- [Aim of the exercise]
Render every line of the records below as a JSON list of strings, one string per line, leaving out blank lines. Leave the pictures out of the answer.

- [Records for the task]
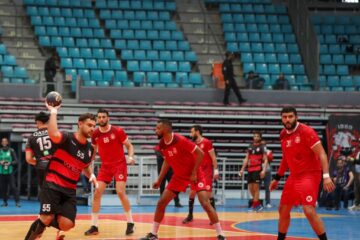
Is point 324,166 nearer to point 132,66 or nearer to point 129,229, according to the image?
point 129,229

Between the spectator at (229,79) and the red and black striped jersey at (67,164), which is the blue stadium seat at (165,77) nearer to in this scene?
the spectator at (229,79)

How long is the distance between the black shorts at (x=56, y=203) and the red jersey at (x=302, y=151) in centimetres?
344

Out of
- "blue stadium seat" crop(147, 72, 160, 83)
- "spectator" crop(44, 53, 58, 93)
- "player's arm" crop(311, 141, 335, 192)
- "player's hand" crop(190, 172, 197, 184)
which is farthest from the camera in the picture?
"blue stadium seat" crop(147, 72, 160, 83)

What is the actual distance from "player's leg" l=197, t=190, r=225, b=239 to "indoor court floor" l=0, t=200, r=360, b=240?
0.64 meters

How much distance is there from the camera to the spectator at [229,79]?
105ft

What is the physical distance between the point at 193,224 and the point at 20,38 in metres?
18.2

- [Result of this task]
[
  "Is point 324,166 nearer to point 132,66 or nearer to point 129,229, according to the image?",
  "point 129,229",
  "Between the spectator at (229,79) and the red and black striped jersey at (67,164), which is the blue stadium seat at (165,77) nearer to in this scene?",
  "the spectator at (229,79)",
  "How long is the distance between the black shorts at (x=56, y=203) and the red jersey at (x=302, y=151) in centimetres?",
  "344",
  "Out of",
  "- \"blue stadium seat\" crop(147, 72, 160, 83)",
  "- \"spectator\" crop(44, 53, 58, 93)",
  "- \"player's arm\" crop(311, 141, 335, 192)",
  "- \"player's hand\" crop(190, 172, 197, 184)",
  "which is farthest from the camera in the picture?",
  "\"blue stadium seat\" crop(147, 72, 160, 83)",
  "What is the actual distance from \"player's leg\" l=197, t=190, r=225, b=239 to \"indoor court floor\" l=0, t=200, r=360, b=240?",
  "0.64 meters",
  "How much distance is there from the camera to the spectator at [229,79]?",
  "105ft",
  "What is the physical distance between the point at 193,224 and the point at 20,38 in metres?",
  "18.2"
]